La critique d’une idée ou d’une théorie est légitime et même recommandée. C’est ainsi qu’avance la pensée. Caricaturer le personnage que certains considèrent comme l’inspirateur de leurs raisons de vivre et de mourir mérite par contre une certaine retenue.
Notre laïcité est, selon Régis Debray, une laïcité "d'incompétence". Elle veut ignorer les religions, les cantonner dans la sphère privée, quitte à leur faire la leçon quand elle l'estime nécessaire. Mais il existe aussi de par le monde des constitutions qui prônent une laïcité qui tient compte du fait religieux.
Il faudra bien s'habituer à ce que la dimension religieuse ou croyante des citoyens entre en ligne de compte dans la gestion du Bien public. Avons nous déjà oublié qu'une "Marseillaise" huée lors d'un match de foot avait déclenché une colère présidentielle et la réprobation unanime de la population! Quels journalistes auraient alors osé caricaturer outrageusement le président ou la République elle-même?
Au lieu d'ajouter de l'huile sur le feu et de risquer la vie de nos compatriotes ou des Européens qui résident à l'étranger, ceux qui ont le pouvoir d'éclairer l'opinion seraient bien inspirés de promouvoir une laïcité de respect, comme s'appliquent à la vivre ceux et celles qui côtoient tous les jours dans leurs immeubles des personnes de race et de culte différents.
La lecture du dernier livre de J. Cl. Guillebeau "La force de conviction" paru aux éditions du Seuil nous rappelle fort à propos qu'une société ne peut vivre sans convictions partagées. Celle du respect, en particulier le respect de l'autre même différent et le respect de la loi, pourrait figurer en première position...

07 février 2006

Rossignol :
Ce n’est pas seulement le nom d’un oiseau mais celui de l’ancien supérieur général des Missions Etrangères de Paris. « Fasciné » par l’Inde, il y est resté 25 ans et continue à voyager en Asie. Il n’est guère étonné par les performances techniques et économiques de ce pays. Il sourit lorsqu’on lui parle de « patriotisme économique » et se contente de rappeler les dimensions de ce pays, son antique culture et sa soif de développement.

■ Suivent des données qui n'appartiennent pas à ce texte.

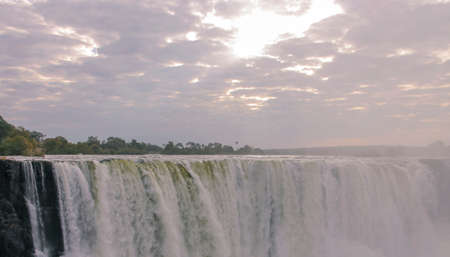 View of a cloudy landscape with morning sun rays over Victoria Falls. The rising sun breaking through the clouds over the water flows of the Zambezi River. Africa,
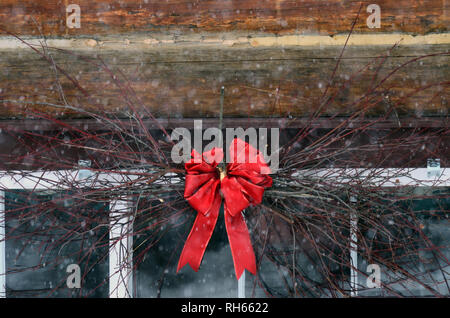 Red ribbon and wreath decorate the Historic Upper Ford Ranger Station, a U.S Forest Service rental cabin. Kootenai National Forest, Northwest Montana. - Stock Photo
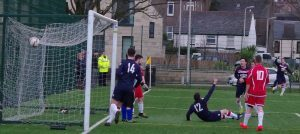 The ball is in the back of the Pupils' net for Saints' third goal, but who scored it – Craig MacEwan or Marc Maccallum? After lengthy deliberation the goal was eventually given to Maccallum.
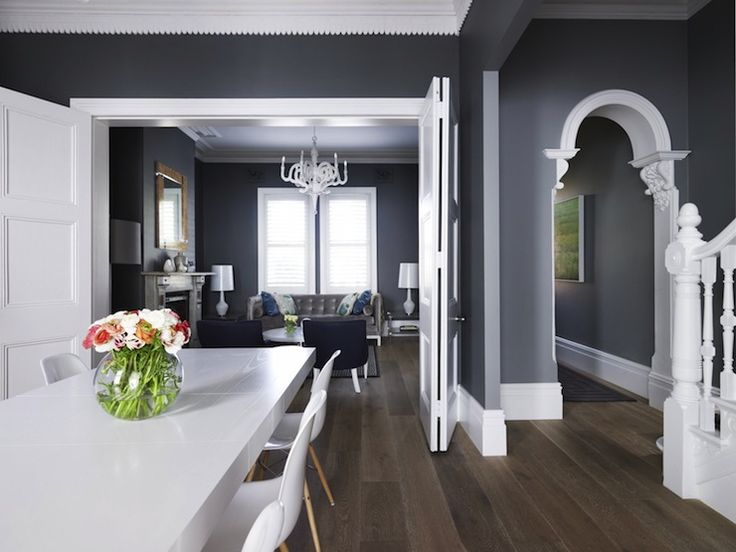 Dining room with dark gray walls paired with crisp white crown molding with millwork and glossy white folding doors leading to formal living room.
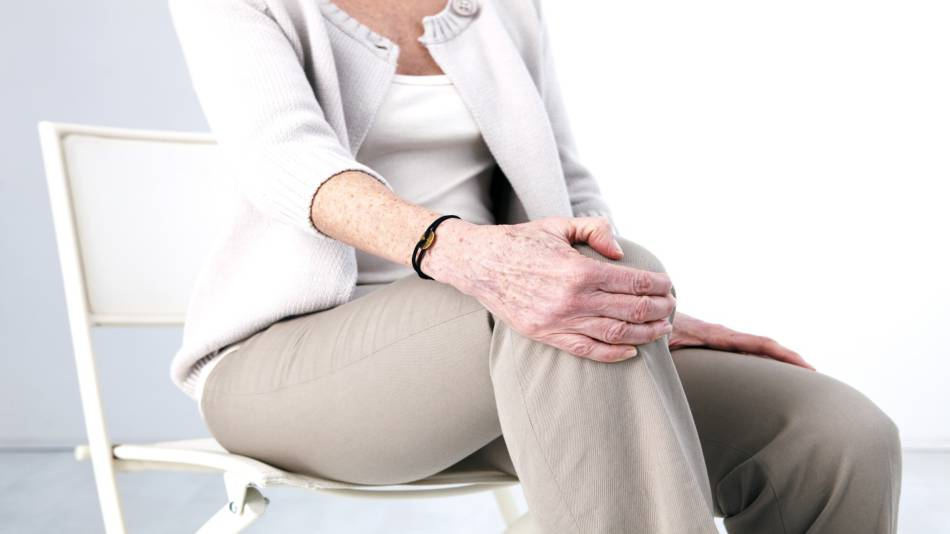 Curcumin and Boswellia for Knee Pain -- Older woman with osteoarthritis holding knee in pain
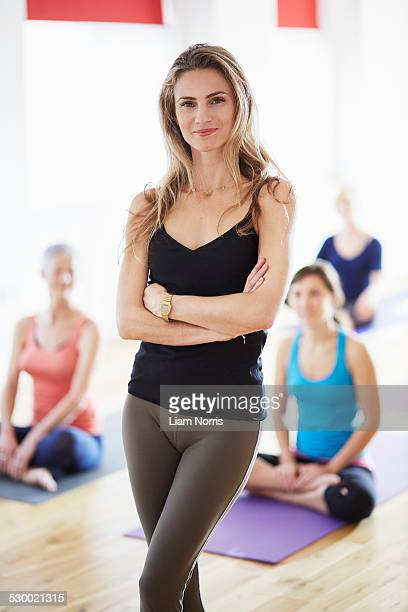 Portrait of female tutor in pilates class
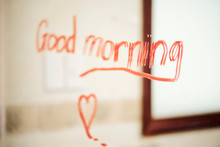Image Of Text Good Morning Written With Red Lipstick On The Mirror In Bathroom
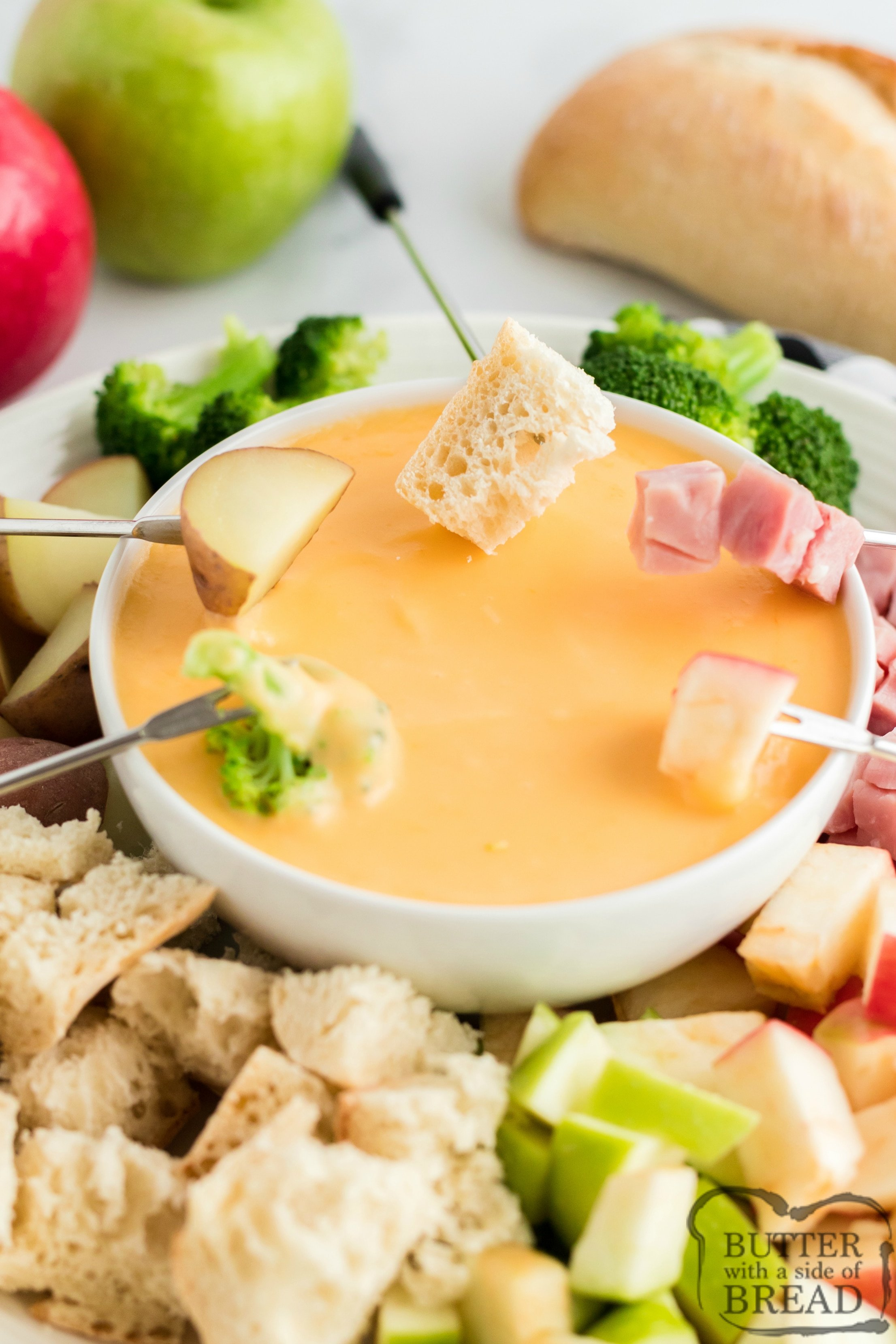 Dipping bread and vegetables in fondue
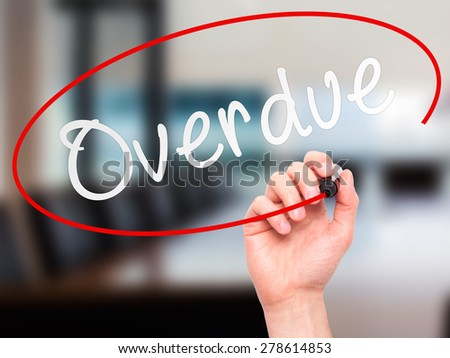 Man Hand writing Overdue with marker on transparent wipe board. Isolated on office. Business, internet, technology concept. Stock Photo - stock photo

Pour lui, il ne fait aucun doute que malgré de violents soubresauts sociaux l’Inde et la Chine seront très bientôt le laboratoire du monde et l’atelier du monde. Les chinois excellant dans la fabrication et les Indiens dans la recherche. Et il faudra bien que l’Europe et l’Occident admettent qu’ils devront partager les palmes sur le tableau d’honneur de la planète.
Le fonds religieux de l’Inde sera-t-il un handicap pour ce développement ? Il semble que jusqu’ici la « modernité » n’ait pas entamé l’attachement des élites aux fondements millénaires de leur culture et qu’elle n’empêche pas l’Inde de se comporter en République Laïque. La constitution n’ignore pas les religions, elle les protége. Les usages de la démocratie peuvent constituer un frein pour la rapidité du développement par rapport à celui de la Chine, mais il sera certainement un atout pour le long terme.
Point capital à ne jamais oublier : pour un asiatique le bonheur n’est pas dans l’avoir ou le pouvoir ni à l’extérieur de soi mais à l’intérieur de l’être. Nous avons beaucoup à apprendre de ceux qui ne nous ont pas attendu pour faire cette « expérience ».
Il fallait qu’un « paysan de la Garonne » qui réfléchit à l’échelle du vaste monde nous rappelle cela avec l’accent d’un terroir qu’il n’a jamais renié mais qu’il sait relativiser. Merci Père Rossignol.
Un site à retenir : www mepasie.org
"L'âne se jette à l'eau" aux éditions Médiaspaul.